__Action item__
Repeat exactly every line that comes at or after the line containing "United States, site archbold_FL-07.", through the end of the entries below.

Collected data
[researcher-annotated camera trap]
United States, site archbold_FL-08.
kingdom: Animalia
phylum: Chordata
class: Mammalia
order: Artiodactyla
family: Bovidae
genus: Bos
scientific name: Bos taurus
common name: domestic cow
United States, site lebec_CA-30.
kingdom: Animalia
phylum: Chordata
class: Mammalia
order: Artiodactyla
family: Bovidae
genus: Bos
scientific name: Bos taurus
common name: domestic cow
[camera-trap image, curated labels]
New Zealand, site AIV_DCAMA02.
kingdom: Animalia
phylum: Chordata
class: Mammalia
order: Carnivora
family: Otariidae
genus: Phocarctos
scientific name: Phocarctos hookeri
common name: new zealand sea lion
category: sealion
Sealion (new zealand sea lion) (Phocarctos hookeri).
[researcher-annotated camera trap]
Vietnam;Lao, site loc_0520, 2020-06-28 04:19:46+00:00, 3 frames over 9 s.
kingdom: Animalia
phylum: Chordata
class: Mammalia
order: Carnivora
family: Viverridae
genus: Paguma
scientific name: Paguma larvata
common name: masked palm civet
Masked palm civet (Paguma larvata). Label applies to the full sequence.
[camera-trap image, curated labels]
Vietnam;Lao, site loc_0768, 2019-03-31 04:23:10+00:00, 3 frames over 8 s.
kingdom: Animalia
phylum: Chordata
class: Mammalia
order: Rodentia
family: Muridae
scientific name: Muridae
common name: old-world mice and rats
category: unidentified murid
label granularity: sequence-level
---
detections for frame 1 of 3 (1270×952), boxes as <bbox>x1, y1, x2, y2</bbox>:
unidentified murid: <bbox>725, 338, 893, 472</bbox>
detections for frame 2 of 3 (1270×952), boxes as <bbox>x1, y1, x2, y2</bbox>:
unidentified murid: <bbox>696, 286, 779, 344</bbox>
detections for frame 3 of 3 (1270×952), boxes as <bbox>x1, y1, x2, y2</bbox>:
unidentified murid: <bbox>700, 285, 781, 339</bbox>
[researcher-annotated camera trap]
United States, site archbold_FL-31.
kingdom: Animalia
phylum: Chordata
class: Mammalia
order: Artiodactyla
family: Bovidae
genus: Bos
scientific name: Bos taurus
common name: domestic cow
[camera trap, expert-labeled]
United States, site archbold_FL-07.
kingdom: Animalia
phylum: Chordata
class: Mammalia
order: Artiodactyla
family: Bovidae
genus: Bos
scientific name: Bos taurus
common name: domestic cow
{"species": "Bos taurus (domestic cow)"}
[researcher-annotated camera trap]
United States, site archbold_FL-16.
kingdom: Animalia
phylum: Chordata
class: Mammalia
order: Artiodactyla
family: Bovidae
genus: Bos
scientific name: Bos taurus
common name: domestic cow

__Solution for this exercise__
United States, site archbold_FL-07.
kingdom: Animalia
phylum: Chordata
class: Mammalia
order: Artiodactyla
family: Bovidae
genus: Bos
scientific name: Bos taurus
common name: domestic cow
{"species": "Bos taurus (domestic cow)"}
[researcher-annotated camera trap]
United States, site archbold_FL-16.
kingdom: Animalia
phylum: Chordata
class: Mammalia
order: Artiodactyla
family: Bovidae
genus: Bos
scientific name: Bos taurus
common name: domestic cow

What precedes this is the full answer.